■ TASK OBJECTIVE: Write out the whole listing, matching it exactly.

-------- ENTRIES PROVIDED

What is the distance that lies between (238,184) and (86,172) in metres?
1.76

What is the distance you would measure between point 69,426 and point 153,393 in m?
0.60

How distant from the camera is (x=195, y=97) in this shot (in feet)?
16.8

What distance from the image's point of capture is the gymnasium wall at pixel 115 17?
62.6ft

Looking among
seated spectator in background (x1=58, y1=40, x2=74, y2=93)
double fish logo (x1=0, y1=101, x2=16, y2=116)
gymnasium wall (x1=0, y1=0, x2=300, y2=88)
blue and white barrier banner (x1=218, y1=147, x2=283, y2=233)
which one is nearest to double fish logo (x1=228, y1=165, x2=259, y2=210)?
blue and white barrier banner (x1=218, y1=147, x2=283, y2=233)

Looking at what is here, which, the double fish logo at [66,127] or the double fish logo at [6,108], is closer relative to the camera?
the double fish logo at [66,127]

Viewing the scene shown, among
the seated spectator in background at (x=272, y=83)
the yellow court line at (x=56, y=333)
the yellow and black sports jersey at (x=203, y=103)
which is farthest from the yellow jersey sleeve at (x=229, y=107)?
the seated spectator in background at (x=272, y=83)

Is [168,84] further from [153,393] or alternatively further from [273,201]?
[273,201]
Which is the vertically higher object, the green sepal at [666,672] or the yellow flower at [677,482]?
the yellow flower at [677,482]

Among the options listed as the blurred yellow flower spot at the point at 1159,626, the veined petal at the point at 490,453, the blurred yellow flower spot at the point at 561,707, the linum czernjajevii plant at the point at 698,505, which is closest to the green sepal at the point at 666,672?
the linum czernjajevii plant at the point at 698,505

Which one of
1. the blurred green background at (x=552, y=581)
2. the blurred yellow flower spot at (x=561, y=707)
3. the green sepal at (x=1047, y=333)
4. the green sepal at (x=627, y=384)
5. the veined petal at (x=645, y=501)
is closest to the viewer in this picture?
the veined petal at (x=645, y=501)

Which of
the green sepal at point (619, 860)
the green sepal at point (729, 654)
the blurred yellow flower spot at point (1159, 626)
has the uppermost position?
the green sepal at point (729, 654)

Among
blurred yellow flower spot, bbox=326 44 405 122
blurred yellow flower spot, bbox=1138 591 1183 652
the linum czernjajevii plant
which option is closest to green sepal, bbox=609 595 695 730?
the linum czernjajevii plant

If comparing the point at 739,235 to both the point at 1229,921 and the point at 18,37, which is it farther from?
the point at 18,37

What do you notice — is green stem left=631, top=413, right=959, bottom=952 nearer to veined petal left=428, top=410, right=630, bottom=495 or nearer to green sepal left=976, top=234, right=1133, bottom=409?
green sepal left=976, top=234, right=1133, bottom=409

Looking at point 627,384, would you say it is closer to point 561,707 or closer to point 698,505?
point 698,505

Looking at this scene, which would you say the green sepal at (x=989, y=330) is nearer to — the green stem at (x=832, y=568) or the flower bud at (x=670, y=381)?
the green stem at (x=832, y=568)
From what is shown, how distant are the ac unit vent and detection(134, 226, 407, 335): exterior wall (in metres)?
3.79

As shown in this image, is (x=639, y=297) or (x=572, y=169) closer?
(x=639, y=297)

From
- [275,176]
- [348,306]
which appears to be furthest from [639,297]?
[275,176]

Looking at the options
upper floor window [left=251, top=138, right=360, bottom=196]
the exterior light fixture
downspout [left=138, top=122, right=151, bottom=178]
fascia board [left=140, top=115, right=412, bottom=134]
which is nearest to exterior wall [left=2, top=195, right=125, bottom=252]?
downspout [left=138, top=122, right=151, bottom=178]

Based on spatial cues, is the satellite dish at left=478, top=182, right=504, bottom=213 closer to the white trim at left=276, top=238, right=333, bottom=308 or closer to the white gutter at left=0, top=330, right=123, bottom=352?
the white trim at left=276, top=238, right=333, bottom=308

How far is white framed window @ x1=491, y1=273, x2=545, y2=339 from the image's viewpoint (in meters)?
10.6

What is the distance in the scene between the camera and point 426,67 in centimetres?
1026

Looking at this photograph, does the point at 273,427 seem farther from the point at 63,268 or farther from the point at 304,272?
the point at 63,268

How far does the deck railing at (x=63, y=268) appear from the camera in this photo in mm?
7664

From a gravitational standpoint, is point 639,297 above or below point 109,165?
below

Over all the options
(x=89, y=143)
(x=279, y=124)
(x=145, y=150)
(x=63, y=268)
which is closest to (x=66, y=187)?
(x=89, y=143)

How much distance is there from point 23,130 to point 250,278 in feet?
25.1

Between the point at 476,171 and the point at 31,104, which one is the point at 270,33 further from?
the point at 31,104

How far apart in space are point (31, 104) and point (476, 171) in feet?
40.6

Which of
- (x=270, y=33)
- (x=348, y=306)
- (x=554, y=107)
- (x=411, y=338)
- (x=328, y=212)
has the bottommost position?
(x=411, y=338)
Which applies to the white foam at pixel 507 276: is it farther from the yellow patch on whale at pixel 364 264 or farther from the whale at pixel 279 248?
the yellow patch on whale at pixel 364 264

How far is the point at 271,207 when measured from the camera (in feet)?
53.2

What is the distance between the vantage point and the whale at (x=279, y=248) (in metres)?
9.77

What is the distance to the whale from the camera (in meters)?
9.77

----------------

■ SOLUTION TO THE EXERCISE:
What is the distance that lies between (238,184) and (86,172) in metres?
1.76

What is the distance you would measure between point 69,426 and point 153,393 in m?
0.60

How distant from the camera is (x=195, y=97) in this shot (in feet)?
16.8

What distance from the image's point of capture is the gymnasium wall at pixel 115 17?
62.6ft

Looking among
seated spectator in background (x1=58, y1=40, x2=74, y2=93)
double fish logo (x1=0, y1=101, x2=16, y2=116)
gymnasium wall (x1=0, y1=0, x2=300, y2=88)
blue and white barrier banner (x1=218, y1=147, x2=283, y2=233)
which one is nearest to double fish logo (x1=228, y1=165, x2=259, y2=210)?
blue and white barrier banner (x1=218, y1=147, x2=283, y2=233)

Looking at what is here, which, the double fish logo at [66,127] or the double fish logo at [6,108], is closer relative to the camera?
the double fish logo at [66,127]

Viewing the scene shown, among
the seated spectator in background at (x=272, y=83)
the yellow court line at (x=56, y=333)
the yellow and black sports jersey at (x=203, y=103)
which is farthest from the yellow jersey sleeve at (x=229, y=107)?
the seated spectator in background at (x=272, y=83)

Is [168,84] further from [153,393] or alternatively further from [273,201]?
[273,201]
Which is the vertically higher object, the green sepal at [666,672] or the yellow flower at [677,482]?
the yellow flower at [677,482]

Among the options listed as the blurred yellow flower spot at the point at 1159,626, the veined petal at the point at 490,453, the blurred yellow flower spot at the point at 561,707, the linum czernjajevii plant at the point at 698,505, which is closest to the green sepal at the point at 666,672?
the linum czernjajevii plant at the point at 698,505

Which one of
1. the blurred green background at (x=552, y=581)
2. the blurred yellow flower spot at (x=561, y=707)
3. the green sepal at (x=1047, y=333)
4. the green sepal at (x=627, y=384)
5. the veined petal at (x=645, y=501)
is closest to the viewer in this picture?
the veined petal at (x=645, y=501)

Which of
the green sepal at point (619, 860)
the green sepal at point (729, 654)
the blurred yellow flower spot at point (1159, 626)
has the uppermost position?
the green sepal at point (729, 654)

Among
blurred yellow flower spot, bbox=326 44 405 122
blurred yellow flower spot, bbox=1138 591 1183 652
the linum czernjajevii plant
which option is closest to green sepal, bbox=609 595 695 730?
the linum czernjajevii plant

If comparing the point at 739,235 to both the point at 1229,921 and the point at 18,37, which is it farther from?
the point at 18,37

What do you notice — is green stem left=631, top=413, right=959, bottom=952 nearer to veined petal left=428, top=410, right=630, bottom=495 or nearer to green sepal left=976, top=234, right=1133, bottom=409?
green sepal left=976, top=234, right=1133, bottom=409

Looking at point 627,384, would you say it is closer to point 561,707 or closer to point 698,505?
point 698,505

Looking at this scene, which would you say the green sepal at (x=989, y=330) is nearer to — the green stem at (x=832, y=568) or the flower bud at (x=670, y=381)?
the green stem at (x=832, y=568)
From what is shown, how distant are the ac unit vent and detection(134, 226, 407, 335): exterior wall (in metres)?
3.79

As shown in this image, is (x=639, y=297) or (x=572, y=169) closer?
(x=639, y=297)

From
- [275,176]
- [348,306]
which appears to be furthest from [639,297]?
[275,176]

Looking at the options
upper floor window [left=251, top=138, right=360, bottom=196]
the exterior light fixture
downspout [left=138, top=122, right=151, bottom=178]
fascia board [left=140, top=115, right=412, bottom=134]
which is nearest to exterior wall [left=2, top=195, right=125, bottom=252]?
downspout [left=138, top=122, right=151, bottom=178]

Based on spatial cues, is the satellite dish at left=478, top=182, right=504, bottom=213 closer to the white trim at left=276, top=238, right=333, bottom=308 or closer to the white gutter at left=0, top=330, right=123, bottom=352?
the white trim at left=276, top=238, right=333, bottom=308

How far is white framed window @ x1=491, y1=273, x2=545, y2=339 from the image's viewpoint (in meters)?
10.6

What is the distance in the scene between the camera and point 426,67 in centimetres?
1026

Looking at this photograph, does the point at 273,427 seem farther from the point at 63,268 or farther from the point at 304,272?
the point at 63,268

How far does the deck railing at (x=63, y=268) appear from the camera in this photo in mm?
7664

From a gravitational standpoint, is point 639,297 above or below point 109,165?
below

Over all the options
(x=89, y=143)
(x=279, y=124)
(x=145, y=150)
(x=63, y=268)
which is closest to (x=66, y=187)?
(x=89, y=143)

How much distance is there from point 23,130 to point 250,278 in feet?
25.1

Between the point at 476,171 and the point at 31,104, which one is the point at 270,33 further from?
the point at 31,104

How far apart in space are point (31, 104) and point (476, 171) in feet?
40.6

Which of
- (x=270, y=33)
- (x=348, y=306)
- (x=554, y=107)
- (x=411, y=338)
- (x=328, y=212)
has the bottommost position?
(x=411, y=338)
Which applies to the white foam at pixel 507 276: is it farther from the yellow patch on whale at pixel 364 264 or farther from the whale at pixel 279 248?
the yellow patch on whale at pixel 364 264

How far is the point at 271,207 when measured from the camera (in feet)?
53.2

What is the distance between the vantage point and the whale at (x=279, y=248) (in metres)?
9.77

What is the distance to the whale from the camera (in meters)?
9.77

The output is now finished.